テクアド ジャガーの検証
今回は高級車ジャガーを少しかじって見ます。
当社は外車の駆け込み寺の様になっています。
並行輸入車でディーラーから相手にされない。正規ディーラーの高額請求に納得できない。
理由は色々あるようですが、実に様々な外車が入庫してきます。
写真のジャガーは95年式・直6・4.0L・ソブリン。
随所に古典的システムが見られたり、感心させられる部分があったりして、じっくり眺めていると個性が見えてとても面白い。
1 フロントサスペンション
ダブルウィッシュボーン。流石伝統の英国車です。
ロードスターとほぼ同じ形状です。
見てください このスプリング。今にも飛び出しそうです。ローダウンの依頼はジャガーの場合受けたことがありませんが、このスプリングはチョット触りたくないタイプ。
車重があって、乗り心地を良くするために太い線形で巻き数を多くしています。
取り外したら かなり長い自由長になると思います。
作業はチョット危険で怖いです。
専用のスプリングコンプレッサーもありますが、外車のバネは凄く強いので国産に比べるとかなり慎重な作業になります。
2 リヤサスペンション
何とアッパーアームがありません。
ロアアームだけで どのように支持するのでしょうか?
キャンバーなんかグラグラしそうです。
ドライブシャフトがロードスターとは違っていて、ユニバーサルジョイントを使っています。
ロードスターの場合はボールベアリングタイプのジョイントを使っていて、回転抵抗を少なくしています。
またタイヤとの距離が変化してもシャフトがジョイント部で多少吸収できるようになっています。
ジャガーの場合、ユニバーサルを使っています。
距離(長さ)は完全固定のため、このシャフト自体がアームの役目も行っています。
さらにシャフトはハブの中心に位置しているため、アームとシャフトの一体構造はジオメトリーの変化に強く的確なタイヤ接地を実現しています。

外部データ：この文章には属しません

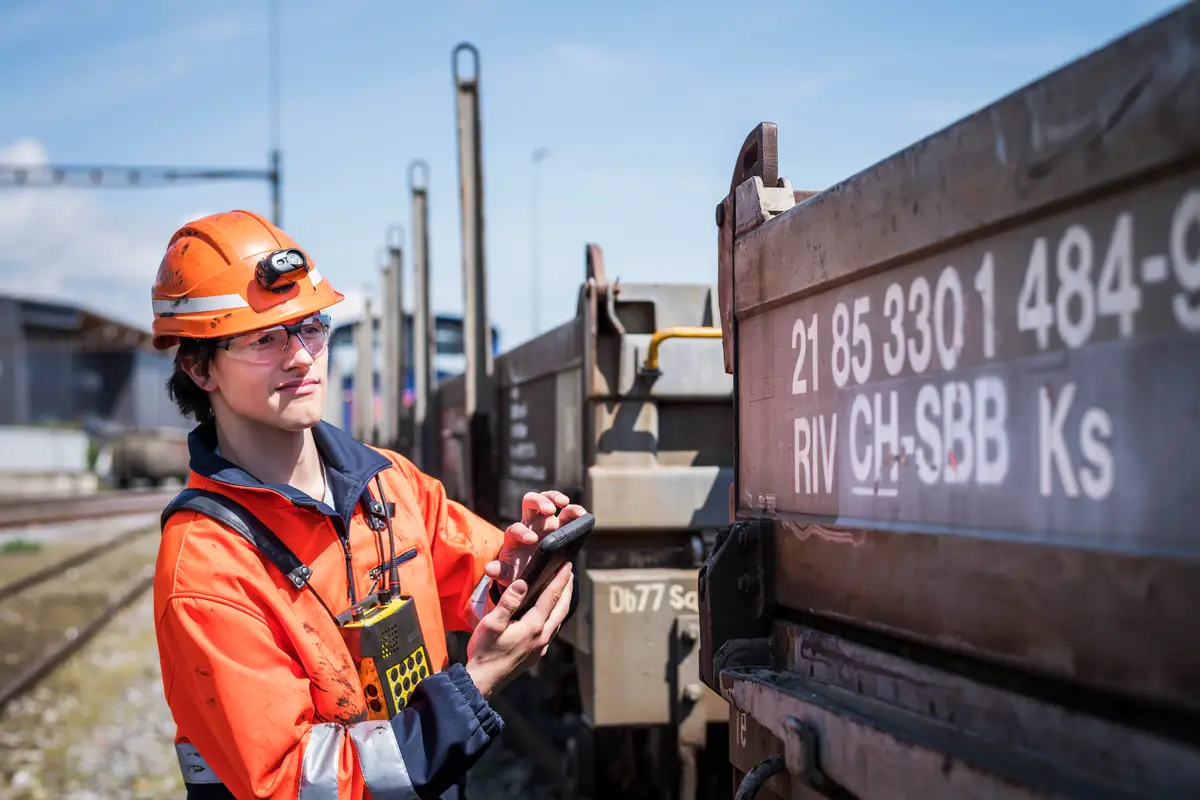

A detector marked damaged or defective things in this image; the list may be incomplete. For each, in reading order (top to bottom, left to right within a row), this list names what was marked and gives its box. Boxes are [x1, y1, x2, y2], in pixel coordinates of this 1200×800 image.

rusty metal surface [716, 0, 1200, 716]
rusty metal surface [716, 668, 1152, 800]
rusty metal surface [772, 620, 1200, 792]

タイヤサイズが225/60−16と非常に大きなタイヤです。
トルクがあれば回転数を抑えても充分にスピードが出せるサイズです。
4000CCの大排気量は充分なトルクを発生します。
高速回転をしない前提ならばユニバーサルで良いと言う考え方だろうと推察します。
しかし凄いサスペンションです。
日本車では考えられません。
3 ブッシュ
フレーム/メンバー間は全てブッシュが介されています。
メンバー/エンジン間もマウントを介しています。メンバー/ミッション、デフ間もブッシュが介されています。
つまりどの部分もブッシュだらけで、ソフトな乗り心地と音に対策されています。
ブッシュを多くすると当然クイックな反応は望めませんが、車のコンセプトが高級車の場合、快適なものを追求している以上こうなります。クラウン、セルシオもこの辺りは同じ事がいえます。
4 エンジン制御
ホットワイヤーを使ったタイプです。後は基本的なもので特に凄いといったものはありません。

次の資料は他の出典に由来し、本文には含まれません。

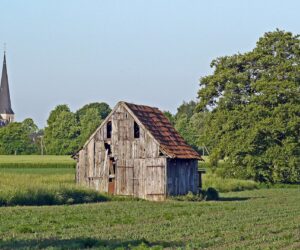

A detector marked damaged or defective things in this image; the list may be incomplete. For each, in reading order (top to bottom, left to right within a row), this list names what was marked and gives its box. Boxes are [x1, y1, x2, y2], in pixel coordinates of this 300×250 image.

rusty corrugated roof [124, 102, 202, 159]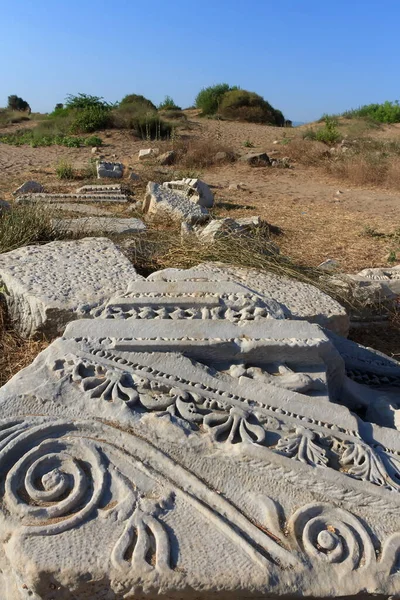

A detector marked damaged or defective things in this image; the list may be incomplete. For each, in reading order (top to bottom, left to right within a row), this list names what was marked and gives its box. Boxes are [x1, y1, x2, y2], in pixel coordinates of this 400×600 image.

ばらせば中身は凝ったモノがお目にかかるかも知れません。
ちょっとさわりをカタログより抜粋
全体的なインプレッションはトルクが厚い優雅な走るソファと言った感じです。
日本車ではこの感覚を味わったことはかつてありません。
全体的なエアロフォルムは独特且つエレガントで、日本車がその各部を模倣しています。
トヨタでもなんとなく感じが似ている車種があります。
ジャガーはレトロでもあり、ハイテクでもあり、エレガント且つ高級でもあり、サイズ的無駄でもあり、でくの坊でもあります。
日本でのステイタスはメルセデスほどでもないにしろ、オーナーは医者と直感してしまう辺り、何かしらのインテリジェンスを感じます。
イギリス車の内装はローバー系も同様に非常にレザーの使い方上手です。
タン系のレザーとウッドのコンビネーションはいかにも高級な英国の雰囲気をかもし出し、これらのムードは現在のミニですら感じることが出来ます。絶妙なコノリー感覚です。
イタリア(ランチアやマセラッティ)とはまた別のレザー感覚です。
例えば、トヨタのプログレが最近のトヨタにはない、気品ある内装になっています。
何処から見ても英国の感覚を取り入れていることは明白で、落ち着いた高級感を感じます。
ロードスターがイギリスのライトウエイトスポーツと比較されて販売され始めたのが、1989年のこと。
ロータスエランやMGなどとの比較対照にされていました。
しかし、今思うと 初代ロードスターの感覚はやはり英国車を好む日本人による日本車のテイストであり、現在のロードスターはアメリカ意識を感ずるモディファイであるように思えて仕方ありません。
VスペシャルがBRGのカラーを意識していようとも、タン系のレザーで内装やナルディで固めていても、やはりヨーロッパを意識する日本人の感覚なのです。
違った見方をすれば世界中で大ヒットした車造りは賞賛に値するもので、その独特のオリジナリティを世界中が認めたことになります。
やはり多くの人から愛されるべき車は必ず独特の雰囲気があります。
ここで敢えて独特と言い切るのは、実際にロータスエラン(60'S)と横に並べて比較をすると分かります。
やっぱり雰囲気は違うのです。
そんなことを考えて改めてロードスターを見ると完全ノーマルのロードスターも決して悪くないです.。
チューニング屋のマルハとしては失言になりますが。